The context is extremely important. It is not clear to me where the commissioner is to be based, in what kind of offices and with what level of staffing. A close reading of the Bill indicates that this is perceived to be cost-neutral, that the costs of salaries will be subsumed within existing budgets and that grants provided to the police will supply the additional resources required. But it would help to have a discussion about how big the staffing support structures for the police and crime commissioner are going to be. We note that there will a chief executive and a chief finance officer. The consequence is that underneath those chiefs there must be some other people, and those other people will cost significant amounts of money. There is a real danger that we are going to end up with an alternative structure of bureaucracy being created which actually is not necessary. At the moment, police authorities are housed elsewhere, and get their supplies and support in other people’s premises. For me, therefore, this amendment is extremely helpful in that it identifies the fact that we need to be clear what the support structures are going to look like in detail for the police commissioner.

I take absolutely the point about the nature of the appointments. Who are the people who can apply and how will they be appointed? Perhaps I may suggest that the obvious thing to do would be to use Nolan principles. Those are used in so many other places that that is the right approach. There is the question, too, of audit. It is not clear from the Bill exactly what audit requirements will apply in practice to the management of the police and crime commissioner’s office.

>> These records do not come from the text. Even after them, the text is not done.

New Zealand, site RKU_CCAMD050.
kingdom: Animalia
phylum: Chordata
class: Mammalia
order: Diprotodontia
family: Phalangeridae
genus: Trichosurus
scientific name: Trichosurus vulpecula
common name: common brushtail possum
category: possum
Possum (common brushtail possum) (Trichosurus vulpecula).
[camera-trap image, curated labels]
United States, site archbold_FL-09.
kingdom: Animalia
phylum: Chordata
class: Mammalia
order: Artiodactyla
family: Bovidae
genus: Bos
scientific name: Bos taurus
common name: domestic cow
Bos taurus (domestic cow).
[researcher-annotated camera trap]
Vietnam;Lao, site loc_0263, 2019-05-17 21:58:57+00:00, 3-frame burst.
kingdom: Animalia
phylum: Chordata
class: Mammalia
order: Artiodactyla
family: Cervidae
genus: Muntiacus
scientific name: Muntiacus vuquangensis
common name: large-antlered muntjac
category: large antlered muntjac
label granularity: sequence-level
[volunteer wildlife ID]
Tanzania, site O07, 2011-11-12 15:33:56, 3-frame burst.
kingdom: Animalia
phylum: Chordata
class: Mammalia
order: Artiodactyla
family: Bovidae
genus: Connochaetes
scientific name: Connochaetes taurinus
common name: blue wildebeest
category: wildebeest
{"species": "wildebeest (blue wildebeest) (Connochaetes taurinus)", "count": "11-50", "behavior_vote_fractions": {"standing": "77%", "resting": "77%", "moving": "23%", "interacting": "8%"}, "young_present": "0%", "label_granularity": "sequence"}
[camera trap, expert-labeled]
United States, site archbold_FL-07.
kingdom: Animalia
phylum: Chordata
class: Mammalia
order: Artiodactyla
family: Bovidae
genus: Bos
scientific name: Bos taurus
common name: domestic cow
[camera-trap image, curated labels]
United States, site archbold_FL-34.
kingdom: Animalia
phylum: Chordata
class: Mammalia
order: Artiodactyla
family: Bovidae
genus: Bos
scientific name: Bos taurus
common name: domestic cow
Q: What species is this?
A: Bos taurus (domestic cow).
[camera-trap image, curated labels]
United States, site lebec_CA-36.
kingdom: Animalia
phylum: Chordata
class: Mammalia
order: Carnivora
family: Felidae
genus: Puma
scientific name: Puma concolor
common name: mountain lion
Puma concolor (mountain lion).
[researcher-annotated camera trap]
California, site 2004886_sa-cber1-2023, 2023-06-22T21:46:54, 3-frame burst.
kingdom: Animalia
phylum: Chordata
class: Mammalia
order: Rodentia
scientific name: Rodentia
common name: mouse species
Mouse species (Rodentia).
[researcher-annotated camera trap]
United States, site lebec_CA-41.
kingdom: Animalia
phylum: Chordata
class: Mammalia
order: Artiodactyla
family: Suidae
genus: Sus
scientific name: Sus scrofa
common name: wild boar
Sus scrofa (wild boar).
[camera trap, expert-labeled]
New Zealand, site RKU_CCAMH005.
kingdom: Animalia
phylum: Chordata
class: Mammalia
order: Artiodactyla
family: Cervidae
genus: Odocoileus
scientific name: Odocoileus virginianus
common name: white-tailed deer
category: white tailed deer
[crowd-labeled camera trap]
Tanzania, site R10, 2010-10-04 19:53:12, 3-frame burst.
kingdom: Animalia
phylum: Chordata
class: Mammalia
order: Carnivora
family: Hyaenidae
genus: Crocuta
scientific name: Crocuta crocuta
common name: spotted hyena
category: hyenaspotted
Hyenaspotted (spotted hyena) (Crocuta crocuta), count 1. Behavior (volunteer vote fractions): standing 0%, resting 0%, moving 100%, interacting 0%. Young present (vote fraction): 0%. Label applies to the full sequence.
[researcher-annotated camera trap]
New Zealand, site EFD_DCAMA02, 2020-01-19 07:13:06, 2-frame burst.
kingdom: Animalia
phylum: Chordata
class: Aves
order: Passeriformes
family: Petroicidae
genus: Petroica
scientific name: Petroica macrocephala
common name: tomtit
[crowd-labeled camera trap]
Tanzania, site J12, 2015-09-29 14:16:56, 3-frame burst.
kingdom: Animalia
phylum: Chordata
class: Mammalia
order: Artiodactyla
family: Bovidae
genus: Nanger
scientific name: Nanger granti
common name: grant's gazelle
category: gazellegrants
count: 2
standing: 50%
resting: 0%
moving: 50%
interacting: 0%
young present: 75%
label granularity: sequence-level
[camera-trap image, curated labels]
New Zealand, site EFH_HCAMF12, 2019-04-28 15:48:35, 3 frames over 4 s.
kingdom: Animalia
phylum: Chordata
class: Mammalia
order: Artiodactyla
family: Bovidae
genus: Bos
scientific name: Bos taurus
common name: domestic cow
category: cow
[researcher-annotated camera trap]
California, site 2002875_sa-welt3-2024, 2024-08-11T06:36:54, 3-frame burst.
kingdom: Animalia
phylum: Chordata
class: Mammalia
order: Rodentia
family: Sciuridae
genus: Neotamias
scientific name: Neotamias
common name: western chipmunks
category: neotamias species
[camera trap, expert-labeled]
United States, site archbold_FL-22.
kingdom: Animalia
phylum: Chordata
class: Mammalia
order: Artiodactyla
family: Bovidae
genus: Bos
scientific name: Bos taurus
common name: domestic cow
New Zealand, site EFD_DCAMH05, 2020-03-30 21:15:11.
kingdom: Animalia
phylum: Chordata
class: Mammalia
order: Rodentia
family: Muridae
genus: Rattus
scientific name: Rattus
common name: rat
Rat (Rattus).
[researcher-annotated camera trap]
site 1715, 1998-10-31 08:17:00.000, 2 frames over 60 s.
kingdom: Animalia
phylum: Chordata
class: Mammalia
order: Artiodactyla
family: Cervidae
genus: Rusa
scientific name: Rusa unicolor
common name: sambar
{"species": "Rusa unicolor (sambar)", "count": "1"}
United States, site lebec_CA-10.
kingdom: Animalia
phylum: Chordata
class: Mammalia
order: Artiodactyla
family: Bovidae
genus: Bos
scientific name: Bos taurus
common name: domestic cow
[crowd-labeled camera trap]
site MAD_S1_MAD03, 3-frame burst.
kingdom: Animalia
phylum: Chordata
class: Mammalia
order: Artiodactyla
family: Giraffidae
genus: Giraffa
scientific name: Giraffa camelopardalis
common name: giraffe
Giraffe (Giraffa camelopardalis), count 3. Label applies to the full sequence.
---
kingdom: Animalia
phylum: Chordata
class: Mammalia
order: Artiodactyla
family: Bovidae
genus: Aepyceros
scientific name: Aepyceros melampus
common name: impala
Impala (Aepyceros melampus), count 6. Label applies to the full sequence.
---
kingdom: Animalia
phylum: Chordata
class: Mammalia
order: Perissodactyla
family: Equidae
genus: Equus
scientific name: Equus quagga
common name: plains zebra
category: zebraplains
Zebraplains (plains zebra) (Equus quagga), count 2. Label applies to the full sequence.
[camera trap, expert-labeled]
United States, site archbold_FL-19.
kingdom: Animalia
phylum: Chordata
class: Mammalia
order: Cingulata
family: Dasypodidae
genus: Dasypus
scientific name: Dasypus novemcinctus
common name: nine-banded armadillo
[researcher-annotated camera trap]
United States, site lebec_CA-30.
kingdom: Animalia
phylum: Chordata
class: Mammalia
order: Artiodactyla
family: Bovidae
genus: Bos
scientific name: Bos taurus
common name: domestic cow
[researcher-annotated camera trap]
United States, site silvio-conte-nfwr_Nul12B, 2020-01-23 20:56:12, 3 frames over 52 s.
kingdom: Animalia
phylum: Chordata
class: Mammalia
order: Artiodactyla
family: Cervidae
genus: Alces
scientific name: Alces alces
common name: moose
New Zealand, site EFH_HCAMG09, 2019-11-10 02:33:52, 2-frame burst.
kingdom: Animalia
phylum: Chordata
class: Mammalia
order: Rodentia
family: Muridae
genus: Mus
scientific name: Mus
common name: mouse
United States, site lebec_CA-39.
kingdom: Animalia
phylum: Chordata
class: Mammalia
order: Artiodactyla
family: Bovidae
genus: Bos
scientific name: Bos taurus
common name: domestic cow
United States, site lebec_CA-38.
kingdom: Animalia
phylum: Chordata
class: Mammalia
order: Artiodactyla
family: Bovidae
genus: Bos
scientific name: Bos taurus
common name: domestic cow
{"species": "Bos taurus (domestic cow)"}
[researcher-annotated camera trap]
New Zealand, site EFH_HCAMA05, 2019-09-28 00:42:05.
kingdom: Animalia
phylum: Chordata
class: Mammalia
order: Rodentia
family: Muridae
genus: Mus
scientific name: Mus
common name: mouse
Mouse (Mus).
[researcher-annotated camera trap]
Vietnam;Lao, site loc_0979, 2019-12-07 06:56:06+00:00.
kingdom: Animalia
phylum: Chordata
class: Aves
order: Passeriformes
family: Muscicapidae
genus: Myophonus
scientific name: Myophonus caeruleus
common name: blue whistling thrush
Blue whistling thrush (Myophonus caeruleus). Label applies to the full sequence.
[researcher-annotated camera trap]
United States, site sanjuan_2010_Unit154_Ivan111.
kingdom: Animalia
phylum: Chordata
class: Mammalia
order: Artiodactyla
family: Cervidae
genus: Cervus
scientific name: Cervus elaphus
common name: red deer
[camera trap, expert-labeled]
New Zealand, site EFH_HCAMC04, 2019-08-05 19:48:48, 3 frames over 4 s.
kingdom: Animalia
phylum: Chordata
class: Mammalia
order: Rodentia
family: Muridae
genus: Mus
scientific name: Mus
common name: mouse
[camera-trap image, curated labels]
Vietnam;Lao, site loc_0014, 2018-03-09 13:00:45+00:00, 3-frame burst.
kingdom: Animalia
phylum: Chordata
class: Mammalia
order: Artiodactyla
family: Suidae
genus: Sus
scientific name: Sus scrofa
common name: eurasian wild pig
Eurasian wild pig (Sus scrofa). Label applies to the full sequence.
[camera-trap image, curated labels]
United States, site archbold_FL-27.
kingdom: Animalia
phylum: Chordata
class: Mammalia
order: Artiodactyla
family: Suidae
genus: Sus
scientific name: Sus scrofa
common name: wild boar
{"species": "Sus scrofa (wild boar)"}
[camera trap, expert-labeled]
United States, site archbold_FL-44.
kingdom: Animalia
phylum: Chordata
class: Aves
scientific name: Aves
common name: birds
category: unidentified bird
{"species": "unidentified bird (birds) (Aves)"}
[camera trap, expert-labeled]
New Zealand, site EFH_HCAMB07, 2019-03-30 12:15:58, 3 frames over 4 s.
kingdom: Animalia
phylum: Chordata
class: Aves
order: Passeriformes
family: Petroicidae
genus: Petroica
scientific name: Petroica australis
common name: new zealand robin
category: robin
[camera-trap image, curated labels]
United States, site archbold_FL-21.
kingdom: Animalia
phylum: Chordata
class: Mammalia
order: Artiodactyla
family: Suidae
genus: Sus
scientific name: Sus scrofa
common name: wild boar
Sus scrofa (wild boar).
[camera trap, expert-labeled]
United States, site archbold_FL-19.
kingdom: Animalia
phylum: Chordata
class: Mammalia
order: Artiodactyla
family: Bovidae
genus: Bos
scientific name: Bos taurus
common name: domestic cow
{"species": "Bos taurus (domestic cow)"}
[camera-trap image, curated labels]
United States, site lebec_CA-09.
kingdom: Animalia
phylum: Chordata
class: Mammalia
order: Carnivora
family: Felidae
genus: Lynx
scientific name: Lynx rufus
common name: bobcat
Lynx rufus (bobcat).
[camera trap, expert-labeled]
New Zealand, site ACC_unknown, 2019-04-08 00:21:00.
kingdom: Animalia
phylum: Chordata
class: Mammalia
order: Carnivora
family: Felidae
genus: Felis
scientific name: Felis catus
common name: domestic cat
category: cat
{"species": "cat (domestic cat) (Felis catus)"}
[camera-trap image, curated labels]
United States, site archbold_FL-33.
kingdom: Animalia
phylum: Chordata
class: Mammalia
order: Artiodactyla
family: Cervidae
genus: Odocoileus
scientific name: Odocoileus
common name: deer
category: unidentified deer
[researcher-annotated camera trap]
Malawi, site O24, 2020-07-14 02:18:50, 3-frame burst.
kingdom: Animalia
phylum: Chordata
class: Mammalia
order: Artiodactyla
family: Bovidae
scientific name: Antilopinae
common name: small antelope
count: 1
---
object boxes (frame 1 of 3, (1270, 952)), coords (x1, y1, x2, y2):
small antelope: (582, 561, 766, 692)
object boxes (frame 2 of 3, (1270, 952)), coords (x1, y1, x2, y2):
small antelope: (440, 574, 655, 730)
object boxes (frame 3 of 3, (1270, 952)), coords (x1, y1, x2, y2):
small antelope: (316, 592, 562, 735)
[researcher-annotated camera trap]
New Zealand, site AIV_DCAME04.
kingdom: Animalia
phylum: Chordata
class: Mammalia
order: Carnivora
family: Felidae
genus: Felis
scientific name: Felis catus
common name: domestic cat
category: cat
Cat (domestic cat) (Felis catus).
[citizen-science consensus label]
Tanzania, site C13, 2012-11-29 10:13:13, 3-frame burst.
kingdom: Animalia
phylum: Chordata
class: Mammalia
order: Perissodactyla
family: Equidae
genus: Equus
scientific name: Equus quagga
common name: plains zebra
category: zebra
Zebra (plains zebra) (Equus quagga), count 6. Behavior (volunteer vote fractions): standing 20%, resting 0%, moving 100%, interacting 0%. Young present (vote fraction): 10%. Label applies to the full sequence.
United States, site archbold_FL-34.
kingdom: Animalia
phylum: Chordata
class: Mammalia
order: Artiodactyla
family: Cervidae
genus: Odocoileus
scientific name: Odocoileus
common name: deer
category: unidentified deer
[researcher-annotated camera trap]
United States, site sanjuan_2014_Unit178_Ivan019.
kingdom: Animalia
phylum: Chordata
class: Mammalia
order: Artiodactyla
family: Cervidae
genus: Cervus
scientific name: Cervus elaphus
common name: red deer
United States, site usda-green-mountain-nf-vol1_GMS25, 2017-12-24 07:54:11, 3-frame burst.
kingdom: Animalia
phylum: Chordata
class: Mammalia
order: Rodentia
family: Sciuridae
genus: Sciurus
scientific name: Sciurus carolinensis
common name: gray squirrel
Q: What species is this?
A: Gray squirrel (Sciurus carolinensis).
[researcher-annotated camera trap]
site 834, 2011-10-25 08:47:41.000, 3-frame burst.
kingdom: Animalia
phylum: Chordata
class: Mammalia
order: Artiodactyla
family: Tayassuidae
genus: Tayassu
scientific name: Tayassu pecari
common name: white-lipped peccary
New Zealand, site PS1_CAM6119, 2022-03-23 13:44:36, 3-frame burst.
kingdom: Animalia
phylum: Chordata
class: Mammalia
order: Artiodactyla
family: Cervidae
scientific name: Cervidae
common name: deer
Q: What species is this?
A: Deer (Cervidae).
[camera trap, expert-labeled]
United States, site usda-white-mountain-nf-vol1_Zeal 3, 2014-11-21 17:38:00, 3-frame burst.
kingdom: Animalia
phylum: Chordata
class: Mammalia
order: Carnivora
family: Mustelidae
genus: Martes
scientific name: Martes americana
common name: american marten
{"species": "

There are therefore many questions around this matter which make me believe that there has to be a further discussion about the size, powers and nature of the panels and about the nature of any non-executive board, be it of four members or seven members or whatever it turns out to be. The precise roles of those board members need to be made clear, because they will be different from those of the panel members. The non-executive board is to do with probity in finances, equality and the way staff appointments and so on are being made. They are not full-time appointments; I am not even sure that they have to be substantially remunerated, although, clearly, expenses would have to be paid. The boards are different from the panels, which are essentially about the nature of policing and supporting the police and crime commissioner in that aspect of their work.

I give a guarded welcome to the amendment but it is part of a broader discussion about the police and crime commissioner’s office.